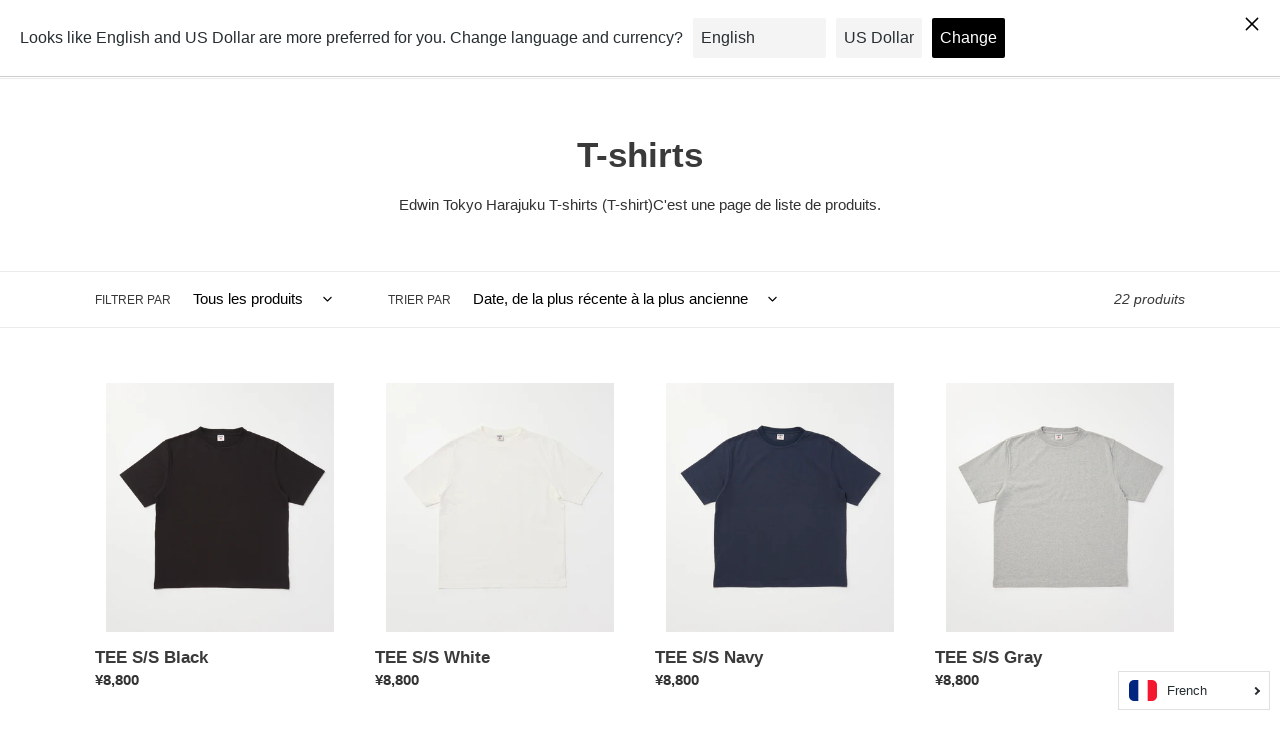

--- FILE ---
content_type: text/javascript; charset=utf-8
request_url: https://shop.edwin.tokyo/fr/cart/update.js
body_size: 552
content:
{"token":"hWN7t6cr0MFItEHaOe18tTBx?key=bdcecf9d425375777b11d3299acce27d","note":null,"attributes":{"language":"fr"},"original_total_price":0,"total_price":0,"total_discount":0,"total_weight":0.0,"item_count":0,"items":[],"requires_shipping":false,"currency":"JPY","items_subtotal_price":0,"cart_level_discount_applications":[],"discount_codes":[],"items_changelog":{"added":[]}}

* **Exercise details**: Would you give again, word for word, every line from the one with "content_type: text/javascript; charset=utf-8" through the final line of the listing above?

* **Answer box**:
content_type: text/javascript; charset=utf-8
request_url: https://shop.edwin.tokyo/fr/cart/update.js
body_size: 552
content:
{"token":"hWN7t6cr0MFItEHaOe18tTBx?key=bdcecf9d425375777b11d3299acce27d","note":null,"attributes":{"language":"fr"},"original_total_price":0,"total_price":0,"total_discount":0,"total_weight":0.0,"item_count":0,"items":[],"requires_shipping":false,"currency":"JPY","items_subtotal_price":0,"cart_level_discount_applications":[],"discount_codes":[],"items_changelog":{"added":[]}}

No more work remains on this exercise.